Indians will never surrender that nation to nation relationship. That is historical. That is part of what it means to be Indian–descendents of our fathers, who spilled their blood for us and for our future.
These are classic tenets of social reality. I’m surprised that white Americans don’t appreciate that, or value that.

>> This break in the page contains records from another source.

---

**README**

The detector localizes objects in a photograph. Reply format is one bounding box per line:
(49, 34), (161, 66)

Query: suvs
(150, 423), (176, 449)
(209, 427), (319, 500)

Indians are a living example of what America needs to do, for itself, if it intends to continue as America.
15 Homie-da-Clown // Mar 30, 2011 at 9:46 pm
Yeagley, be honest, while you so elegantly present and attempt to rationalize the sheer inability of the inferior Indian to assimilate into America, what prevents you from projecting that same pathetic sympathy to the black man who also obstinately refuses to adapt to the culture and ways of his conqueror/captor?
If the black man is a lazy apathetic inferior evidenced simply by his condition and position in American society, then so is the Indian a sub-standard specimen of humankind.
Come now Yeagley, have the decency to be consistent with your drivel.
Homie-da-Clown
16 REG // Mar 30, 2011 at 11:48 pm
Hey doc:
You been dragging the bottom of the creek lately; I see that we snagged another bottom feeder. Humorous that he or she would attribute her own feelings to you. It must be love, but I’d throw it back if I were you. Some fish don’t need three days before they begin to stink.
17 BlackBart // Mar 31, 2011 at 2:57 am
The points being made by Stossel and Rand are simple: The government needs to butt out of all our lives – including Indians.
18 whitetrash // Mar 31, 2011 at 7:25 am
“”I say, any people, any nation that loves itself, must make the same sacrifice. Else, you evolve into something other than what you were.”"
I was thinking the same thing prior to the initial bailout of those “hard working, successful” banksters in 2008, when the so-called eilites were running around screaming that the world would end if we did not save them. It seems about 70% of Americans agreed with me, but it didn’t matter.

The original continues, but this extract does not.